On 14May2016 22:45, Robin Laing MeSat@TelusPlanet.net wrote:
On 14/05/16 21:55, cs@zip.com.au wrote:
However, there is a way out. Get your error message above into your terminal, specificly by running your command again to ensure it is exact. Then use cut/paste in your terminal to effect 4 mv commands. So, like this:
mv *.part01.rar '<paste-filename-1-from-the-error-message-here>'
so you're:
- using the shell to match the _current_ first file with *.part01.rar
- you are typing a single quote, then pasting the filename from the
error message, then another single quote
Provided the desired filenames' quote _is_ an apostrophe and not an ASCII single quote, you should be ok here. This is because your terminal has transcribed the error string from par2, and hopefully that will be usable.
This avoids figuring out how to type a weird filename.
[...]
Well done Cameron. Thank you. Moving the files did help. I don't know why I didn't try that before. With everything else going on today, it must of slipped my mind. I started going in circles. I know I tried to move the files late last night but not with the paste like you suggested.
The advantage of the paste is that par2 has recited the filenames for you to your terminal, so cut/paste gets to pick them up again verbatim in whatever encoding is in play.
BTW, with the locale the utf-8 bit is what matters for this: it dictates how character codepoints are encoded when written to your terminal and, for locale aware apps, how they are encoded when filename bytes are generated.

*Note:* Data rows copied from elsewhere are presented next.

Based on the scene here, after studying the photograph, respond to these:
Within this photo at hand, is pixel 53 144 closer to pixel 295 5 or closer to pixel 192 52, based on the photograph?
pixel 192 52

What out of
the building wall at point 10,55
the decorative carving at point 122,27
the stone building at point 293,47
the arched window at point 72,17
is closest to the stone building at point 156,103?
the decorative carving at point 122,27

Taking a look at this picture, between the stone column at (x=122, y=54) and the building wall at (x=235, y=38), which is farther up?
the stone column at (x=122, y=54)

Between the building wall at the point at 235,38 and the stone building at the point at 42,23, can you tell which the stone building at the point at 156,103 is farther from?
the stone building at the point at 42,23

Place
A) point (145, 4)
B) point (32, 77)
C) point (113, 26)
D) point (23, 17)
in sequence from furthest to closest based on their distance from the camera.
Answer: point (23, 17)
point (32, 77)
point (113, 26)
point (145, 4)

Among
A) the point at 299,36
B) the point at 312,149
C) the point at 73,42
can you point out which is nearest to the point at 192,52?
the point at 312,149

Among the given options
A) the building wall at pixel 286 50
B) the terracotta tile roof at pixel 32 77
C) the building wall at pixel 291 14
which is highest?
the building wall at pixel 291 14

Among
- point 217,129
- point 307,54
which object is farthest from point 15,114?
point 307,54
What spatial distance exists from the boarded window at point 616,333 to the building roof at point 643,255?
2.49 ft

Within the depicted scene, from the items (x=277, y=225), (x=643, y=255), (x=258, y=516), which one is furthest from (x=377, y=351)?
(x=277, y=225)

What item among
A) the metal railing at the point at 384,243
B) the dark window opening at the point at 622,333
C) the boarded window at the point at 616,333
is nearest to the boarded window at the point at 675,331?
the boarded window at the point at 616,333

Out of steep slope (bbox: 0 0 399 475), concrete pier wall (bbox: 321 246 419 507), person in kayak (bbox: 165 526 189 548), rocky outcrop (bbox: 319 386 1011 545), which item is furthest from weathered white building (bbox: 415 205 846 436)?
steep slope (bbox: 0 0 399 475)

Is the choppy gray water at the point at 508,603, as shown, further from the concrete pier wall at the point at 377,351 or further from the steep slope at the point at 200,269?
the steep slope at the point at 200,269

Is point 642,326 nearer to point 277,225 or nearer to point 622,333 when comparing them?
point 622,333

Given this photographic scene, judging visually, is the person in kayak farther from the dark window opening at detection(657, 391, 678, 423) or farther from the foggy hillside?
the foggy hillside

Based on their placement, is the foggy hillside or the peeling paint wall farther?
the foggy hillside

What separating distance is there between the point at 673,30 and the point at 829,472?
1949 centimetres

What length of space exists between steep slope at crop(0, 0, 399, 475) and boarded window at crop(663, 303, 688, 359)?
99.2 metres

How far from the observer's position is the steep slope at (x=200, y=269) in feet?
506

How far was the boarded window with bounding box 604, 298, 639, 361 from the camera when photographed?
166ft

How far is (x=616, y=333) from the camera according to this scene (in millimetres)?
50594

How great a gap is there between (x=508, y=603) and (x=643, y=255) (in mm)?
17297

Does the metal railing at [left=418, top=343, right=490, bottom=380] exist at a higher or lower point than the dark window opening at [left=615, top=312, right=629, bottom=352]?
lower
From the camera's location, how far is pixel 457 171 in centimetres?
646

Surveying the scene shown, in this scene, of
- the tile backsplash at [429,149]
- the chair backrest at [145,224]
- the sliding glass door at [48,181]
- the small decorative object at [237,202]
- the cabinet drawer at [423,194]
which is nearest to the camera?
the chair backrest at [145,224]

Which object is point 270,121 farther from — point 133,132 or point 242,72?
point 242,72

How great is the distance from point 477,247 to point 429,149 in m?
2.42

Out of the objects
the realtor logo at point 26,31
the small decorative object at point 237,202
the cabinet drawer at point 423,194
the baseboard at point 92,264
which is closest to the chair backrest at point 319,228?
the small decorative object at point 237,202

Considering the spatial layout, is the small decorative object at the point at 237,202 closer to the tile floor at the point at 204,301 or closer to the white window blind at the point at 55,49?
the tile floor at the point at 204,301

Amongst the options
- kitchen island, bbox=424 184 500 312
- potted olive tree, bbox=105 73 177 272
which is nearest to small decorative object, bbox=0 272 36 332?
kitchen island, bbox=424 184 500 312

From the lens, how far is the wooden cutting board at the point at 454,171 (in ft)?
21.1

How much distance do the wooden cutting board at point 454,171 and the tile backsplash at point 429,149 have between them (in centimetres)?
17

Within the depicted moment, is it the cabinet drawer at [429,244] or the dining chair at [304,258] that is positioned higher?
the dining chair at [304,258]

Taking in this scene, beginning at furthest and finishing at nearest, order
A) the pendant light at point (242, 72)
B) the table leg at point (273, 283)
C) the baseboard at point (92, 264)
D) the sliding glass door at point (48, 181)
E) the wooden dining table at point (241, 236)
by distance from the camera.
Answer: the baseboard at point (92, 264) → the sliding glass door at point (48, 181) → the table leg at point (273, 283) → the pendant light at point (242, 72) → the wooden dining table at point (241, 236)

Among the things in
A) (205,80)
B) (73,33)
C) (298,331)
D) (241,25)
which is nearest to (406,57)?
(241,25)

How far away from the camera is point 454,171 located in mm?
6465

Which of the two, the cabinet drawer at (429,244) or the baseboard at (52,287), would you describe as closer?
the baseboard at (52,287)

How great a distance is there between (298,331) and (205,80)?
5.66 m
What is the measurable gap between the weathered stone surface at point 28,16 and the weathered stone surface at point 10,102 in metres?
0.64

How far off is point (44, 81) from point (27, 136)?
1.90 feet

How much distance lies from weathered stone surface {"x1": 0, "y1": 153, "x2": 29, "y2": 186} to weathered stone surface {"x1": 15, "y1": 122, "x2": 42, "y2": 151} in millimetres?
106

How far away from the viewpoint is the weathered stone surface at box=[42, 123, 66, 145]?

It also ditates how things like "ls" decode those bytes and decide what is printable or otherwise.
The .en-ca stuff is for higher level conventions like language, regional dictionaries, currency symbols, number separators and so forth.
This will go in my notes for future reference if it happens again.
It is funny that the par2 program had no problem seeing the repair volume files with the glyph but couldn't see the rar files with the glyph.
Is it possible you handed par2 the names of the repair files on the command line, but that par2 was getting the rar filenames from the metadata?